Some of the basalt tea and coffee sets were painted in colors, but these are not generally as fine as the plain black ones. The latter were usually decorated with raised work in flutings, basket effects, and relief figures, generally Classic in form. This relief work is perfect in its minutest details, even under a magnifying glass. The edges of the raised figures were often slightly undercut to give an absolutely sharp relief.

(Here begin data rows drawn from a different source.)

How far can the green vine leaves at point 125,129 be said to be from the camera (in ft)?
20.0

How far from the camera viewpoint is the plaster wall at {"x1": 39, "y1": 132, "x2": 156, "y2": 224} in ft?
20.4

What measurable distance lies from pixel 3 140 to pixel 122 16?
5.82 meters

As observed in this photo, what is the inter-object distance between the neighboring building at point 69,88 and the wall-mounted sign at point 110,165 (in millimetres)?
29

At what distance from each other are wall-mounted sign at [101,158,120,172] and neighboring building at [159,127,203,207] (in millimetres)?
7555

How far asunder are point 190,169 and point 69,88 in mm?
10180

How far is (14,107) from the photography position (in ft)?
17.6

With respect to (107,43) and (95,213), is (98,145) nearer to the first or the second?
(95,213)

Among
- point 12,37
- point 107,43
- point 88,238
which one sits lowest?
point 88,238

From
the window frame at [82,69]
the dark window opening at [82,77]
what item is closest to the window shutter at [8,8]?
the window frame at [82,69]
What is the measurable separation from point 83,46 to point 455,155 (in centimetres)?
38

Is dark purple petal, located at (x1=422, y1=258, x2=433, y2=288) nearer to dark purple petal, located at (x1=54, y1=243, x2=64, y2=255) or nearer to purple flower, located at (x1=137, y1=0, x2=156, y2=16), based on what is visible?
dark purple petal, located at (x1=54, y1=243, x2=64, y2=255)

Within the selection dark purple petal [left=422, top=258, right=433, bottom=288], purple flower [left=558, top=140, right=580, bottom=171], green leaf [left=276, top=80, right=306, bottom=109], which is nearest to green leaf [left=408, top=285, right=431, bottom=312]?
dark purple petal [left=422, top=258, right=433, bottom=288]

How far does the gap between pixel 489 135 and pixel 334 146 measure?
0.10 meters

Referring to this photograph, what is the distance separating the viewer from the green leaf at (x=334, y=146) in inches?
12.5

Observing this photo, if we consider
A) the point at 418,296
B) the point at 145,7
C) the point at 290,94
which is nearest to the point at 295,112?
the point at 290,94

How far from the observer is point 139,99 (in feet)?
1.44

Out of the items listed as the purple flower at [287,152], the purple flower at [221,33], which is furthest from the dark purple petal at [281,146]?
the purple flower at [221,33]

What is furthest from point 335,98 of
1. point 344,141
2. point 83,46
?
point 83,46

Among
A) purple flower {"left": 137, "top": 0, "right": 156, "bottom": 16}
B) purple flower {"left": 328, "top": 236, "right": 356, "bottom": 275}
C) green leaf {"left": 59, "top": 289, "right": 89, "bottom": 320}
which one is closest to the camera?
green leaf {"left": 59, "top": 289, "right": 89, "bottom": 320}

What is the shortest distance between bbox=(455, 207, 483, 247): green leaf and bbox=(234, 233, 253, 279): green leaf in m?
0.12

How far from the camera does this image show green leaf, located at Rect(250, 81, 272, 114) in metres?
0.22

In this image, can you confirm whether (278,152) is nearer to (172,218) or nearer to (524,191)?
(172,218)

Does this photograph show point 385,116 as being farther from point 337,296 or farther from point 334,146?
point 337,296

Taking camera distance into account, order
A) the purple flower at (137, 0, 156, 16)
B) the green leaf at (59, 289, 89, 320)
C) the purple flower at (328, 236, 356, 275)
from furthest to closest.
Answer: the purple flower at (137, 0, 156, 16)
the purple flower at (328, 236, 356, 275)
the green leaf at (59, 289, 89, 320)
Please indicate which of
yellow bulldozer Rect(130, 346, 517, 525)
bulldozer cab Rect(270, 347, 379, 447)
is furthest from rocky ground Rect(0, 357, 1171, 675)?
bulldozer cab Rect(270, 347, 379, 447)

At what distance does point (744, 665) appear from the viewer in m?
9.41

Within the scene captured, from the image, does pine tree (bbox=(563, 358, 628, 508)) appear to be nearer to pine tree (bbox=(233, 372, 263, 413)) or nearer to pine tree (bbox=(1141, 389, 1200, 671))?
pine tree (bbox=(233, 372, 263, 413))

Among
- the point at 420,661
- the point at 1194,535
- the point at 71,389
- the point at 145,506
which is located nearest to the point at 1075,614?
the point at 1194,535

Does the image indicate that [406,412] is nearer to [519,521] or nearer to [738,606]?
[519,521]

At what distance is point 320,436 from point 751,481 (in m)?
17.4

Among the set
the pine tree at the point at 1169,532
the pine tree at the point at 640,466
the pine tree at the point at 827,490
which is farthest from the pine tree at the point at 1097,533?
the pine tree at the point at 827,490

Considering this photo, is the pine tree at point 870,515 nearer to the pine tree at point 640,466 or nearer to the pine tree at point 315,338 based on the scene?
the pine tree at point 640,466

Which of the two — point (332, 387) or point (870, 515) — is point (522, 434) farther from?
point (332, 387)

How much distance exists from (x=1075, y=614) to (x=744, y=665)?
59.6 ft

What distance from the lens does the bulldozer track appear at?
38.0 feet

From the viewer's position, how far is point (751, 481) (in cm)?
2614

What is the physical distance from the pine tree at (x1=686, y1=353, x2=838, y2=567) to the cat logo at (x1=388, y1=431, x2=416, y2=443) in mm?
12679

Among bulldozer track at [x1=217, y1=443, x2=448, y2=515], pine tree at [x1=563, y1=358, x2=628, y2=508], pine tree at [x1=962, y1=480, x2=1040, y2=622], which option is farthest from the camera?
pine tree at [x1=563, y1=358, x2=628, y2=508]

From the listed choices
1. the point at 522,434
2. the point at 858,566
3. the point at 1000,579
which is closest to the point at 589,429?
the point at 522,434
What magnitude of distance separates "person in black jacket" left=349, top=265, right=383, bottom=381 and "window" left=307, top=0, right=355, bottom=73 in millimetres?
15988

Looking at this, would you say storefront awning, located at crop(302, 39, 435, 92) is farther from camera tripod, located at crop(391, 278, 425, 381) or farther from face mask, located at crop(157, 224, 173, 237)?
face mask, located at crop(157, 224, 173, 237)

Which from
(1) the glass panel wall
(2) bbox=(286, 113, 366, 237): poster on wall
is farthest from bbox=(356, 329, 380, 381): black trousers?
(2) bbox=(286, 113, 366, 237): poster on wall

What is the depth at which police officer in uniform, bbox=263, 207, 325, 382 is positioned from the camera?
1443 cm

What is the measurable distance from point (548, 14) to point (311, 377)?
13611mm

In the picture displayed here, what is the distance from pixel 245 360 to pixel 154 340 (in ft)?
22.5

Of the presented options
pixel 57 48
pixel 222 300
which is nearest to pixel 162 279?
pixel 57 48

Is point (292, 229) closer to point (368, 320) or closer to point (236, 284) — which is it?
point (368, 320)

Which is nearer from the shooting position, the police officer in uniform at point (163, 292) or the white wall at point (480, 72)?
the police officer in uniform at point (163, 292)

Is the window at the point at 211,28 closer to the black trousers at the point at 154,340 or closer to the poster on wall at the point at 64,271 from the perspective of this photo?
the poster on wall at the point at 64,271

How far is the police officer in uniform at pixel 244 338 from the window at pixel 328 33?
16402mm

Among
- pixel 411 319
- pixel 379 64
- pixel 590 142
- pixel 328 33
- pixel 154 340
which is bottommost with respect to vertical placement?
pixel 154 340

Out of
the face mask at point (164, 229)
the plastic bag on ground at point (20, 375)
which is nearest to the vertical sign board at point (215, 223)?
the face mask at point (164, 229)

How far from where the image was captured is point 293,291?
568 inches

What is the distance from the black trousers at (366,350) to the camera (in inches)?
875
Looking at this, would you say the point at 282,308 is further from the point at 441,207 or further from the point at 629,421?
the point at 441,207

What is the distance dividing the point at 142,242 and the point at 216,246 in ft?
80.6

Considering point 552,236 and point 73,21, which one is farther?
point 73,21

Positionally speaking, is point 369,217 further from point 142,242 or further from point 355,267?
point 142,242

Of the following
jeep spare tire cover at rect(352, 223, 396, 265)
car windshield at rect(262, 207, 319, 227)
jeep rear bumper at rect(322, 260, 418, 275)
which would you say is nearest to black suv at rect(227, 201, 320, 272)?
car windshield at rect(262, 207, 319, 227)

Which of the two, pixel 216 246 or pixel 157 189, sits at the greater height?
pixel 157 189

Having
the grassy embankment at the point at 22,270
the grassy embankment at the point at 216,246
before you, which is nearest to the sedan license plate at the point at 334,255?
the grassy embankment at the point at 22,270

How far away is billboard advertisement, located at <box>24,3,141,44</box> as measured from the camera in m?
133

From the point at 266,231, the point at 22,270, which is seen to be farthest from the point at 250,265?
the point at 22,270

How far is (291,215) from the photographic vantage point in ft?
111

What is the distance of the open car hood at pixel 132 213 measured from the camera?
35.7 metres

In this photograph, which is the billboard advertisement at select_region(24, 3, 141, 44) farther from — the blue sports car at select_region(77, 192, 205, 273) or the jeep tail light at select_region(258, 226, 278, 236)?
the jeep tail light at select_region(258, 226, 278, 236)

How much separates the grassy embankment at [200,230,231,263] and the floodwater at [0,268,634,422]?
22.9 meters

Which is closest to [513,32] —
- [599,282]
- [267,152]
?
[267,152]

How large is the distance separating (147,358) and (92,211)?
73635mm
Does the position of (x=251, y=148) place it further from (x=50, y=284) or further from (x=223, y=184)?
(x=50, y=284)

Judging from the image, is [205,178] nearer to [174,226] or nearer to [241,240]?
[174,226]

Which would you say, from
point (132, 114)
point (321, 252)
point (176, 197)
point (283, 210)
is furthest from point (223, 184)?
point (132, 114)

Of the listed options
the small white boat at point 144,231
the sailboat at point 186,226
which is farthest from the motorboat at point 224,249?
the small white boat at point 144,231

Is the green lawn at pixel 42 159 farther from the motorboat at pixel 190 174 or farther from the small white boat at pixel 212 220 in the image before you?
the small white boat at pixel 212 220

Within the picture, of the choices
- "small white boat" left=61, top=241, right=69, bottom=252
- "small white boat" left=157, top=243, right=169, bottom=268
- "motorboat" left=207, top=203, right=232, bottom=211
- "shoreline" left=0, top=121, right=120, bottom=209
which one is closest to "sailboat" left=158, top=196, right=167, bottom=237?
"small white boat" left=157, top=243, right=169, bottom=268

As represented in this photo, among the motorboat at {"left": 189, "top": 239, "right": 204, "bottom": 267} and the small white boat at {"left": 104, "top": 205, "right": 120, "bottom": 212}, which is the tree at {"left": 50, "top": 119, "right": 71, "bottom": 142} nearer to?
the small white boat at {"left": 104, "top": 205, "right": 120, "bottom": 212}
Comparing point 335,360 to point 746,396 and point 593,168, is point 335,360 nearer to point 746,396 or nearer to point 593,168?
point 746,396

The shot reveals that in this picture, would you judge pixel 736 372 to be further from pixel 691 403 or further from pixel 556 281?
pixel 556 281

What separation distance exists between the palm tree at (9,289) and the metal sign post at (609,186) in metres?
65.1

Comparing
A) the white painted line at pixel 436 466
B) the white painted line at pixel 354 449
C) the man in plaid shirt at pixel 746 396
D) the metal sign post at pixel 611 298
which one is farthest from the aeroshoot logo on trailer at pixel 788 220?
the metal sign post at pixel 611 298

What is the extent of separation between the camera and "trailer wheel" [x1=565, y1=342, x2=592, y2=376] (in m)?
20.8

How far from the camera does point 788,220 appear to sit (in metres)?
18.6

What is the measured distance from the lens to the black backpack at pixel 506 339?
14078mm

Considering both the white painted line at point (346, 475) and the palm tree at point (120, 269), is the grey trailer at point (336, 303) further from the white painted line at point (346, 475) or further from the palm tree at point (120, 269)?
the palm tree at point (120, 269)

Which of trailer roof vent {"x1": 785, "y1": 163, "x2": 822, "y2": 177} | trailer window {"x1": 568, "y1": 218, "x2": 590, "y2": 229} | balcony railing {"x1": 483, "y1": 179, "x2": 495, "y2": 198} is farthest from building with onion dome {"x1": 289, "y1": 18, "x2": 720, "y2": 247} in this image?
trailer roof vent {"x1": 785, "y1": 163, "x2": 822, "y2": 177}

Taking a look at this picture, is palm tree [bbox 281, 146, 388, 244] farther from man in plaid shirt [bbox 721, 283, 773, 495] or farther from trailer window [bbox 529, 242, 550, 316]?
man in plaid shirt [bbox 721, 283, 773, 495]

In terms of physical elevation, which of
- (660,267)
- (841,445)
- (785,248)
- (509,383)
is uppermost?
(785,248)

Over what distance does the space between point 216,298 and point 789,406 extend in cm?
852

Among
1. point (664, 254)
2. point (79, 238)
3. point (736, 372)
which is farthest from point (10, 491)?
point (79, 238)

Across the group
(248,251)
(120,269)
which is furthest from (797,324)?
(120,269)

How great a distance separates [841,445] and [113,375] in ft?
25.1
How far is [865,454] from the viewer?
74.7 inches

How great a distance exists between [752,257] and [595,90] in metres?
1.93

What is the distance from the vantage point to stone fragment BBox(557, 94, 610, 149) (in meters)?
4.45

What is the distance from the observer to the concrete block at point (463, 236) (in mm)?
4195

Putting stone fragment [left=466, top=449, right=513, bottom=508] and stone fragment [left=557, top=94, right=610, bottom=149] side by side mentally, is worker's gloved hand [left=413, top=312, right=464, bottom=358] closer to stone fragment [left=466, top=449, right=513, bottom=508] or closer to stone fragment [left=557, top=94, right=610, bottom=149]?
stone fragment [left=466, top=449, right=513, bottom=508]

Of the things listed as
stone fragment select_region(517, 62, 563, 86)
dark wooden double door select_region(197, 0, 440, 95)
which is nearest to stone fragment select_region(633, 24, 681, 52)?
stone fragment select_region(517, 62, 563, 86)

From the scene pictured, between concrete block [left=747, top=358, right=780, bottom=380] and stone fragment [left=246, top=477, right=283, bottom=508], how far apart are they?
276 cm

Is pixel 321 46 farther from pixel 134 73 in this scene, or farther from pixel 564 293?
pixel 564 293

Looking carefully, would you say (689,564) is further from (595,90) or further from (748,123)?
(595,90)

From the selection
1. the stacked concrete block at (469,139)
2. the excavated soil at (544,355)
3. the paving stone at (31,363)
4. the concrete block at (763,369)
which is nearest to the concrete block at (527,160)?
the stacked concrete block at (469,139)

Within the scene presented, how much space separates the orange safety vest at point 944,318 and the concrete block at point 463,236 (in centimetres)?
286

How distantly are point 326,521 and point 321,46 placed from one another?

The finest basalt, however, is found in the vases. The first basalt vases were made in 1768. Up to 1780 they were rather simply decorated. At first they were plain, smooth black. In 1769 festoons in white were applied occasionally. From 1769 to 1786 the ornamentation consisted chiefly in black relief flutings, strap work, borders, festoons, Classic figures, etc., with handles in the form of masks, dolphins, goats' heads, satyrs, etc.

It is interesting to note the Classic forms and motifs used in pottery of this period, in that this was the age of Classic decorations in architecture and furniture, generally known as the Adam period, which ran from 1760 to 1790. Rams' heads and feet, and satyrs, were frequently, almost generally, used as ornaments on furniture at this period.

This class of vases formed a considerable proportion of the output of Wedgwood & Bentley. About 1776 more elaborate and beautiful figures in basrelief were applied, many of them of rare Classic charm, like Flaxman's "Dancing Hours." The surface was less highly polished during this later period, and these vases are considered superior even to the more striking jasper-ware by many connoisseurs. From 1780 to 1795 painted basalt vases were made in imitation of antique Greek and Etruscan painted vases and other vessels.

In basalt were also made ewers for water and wine, mugs, inkstands, salt-cellars, flower pots, and other practical articles, as well as medallions, plaques, and portrait cameos. These last will be considered more at length later.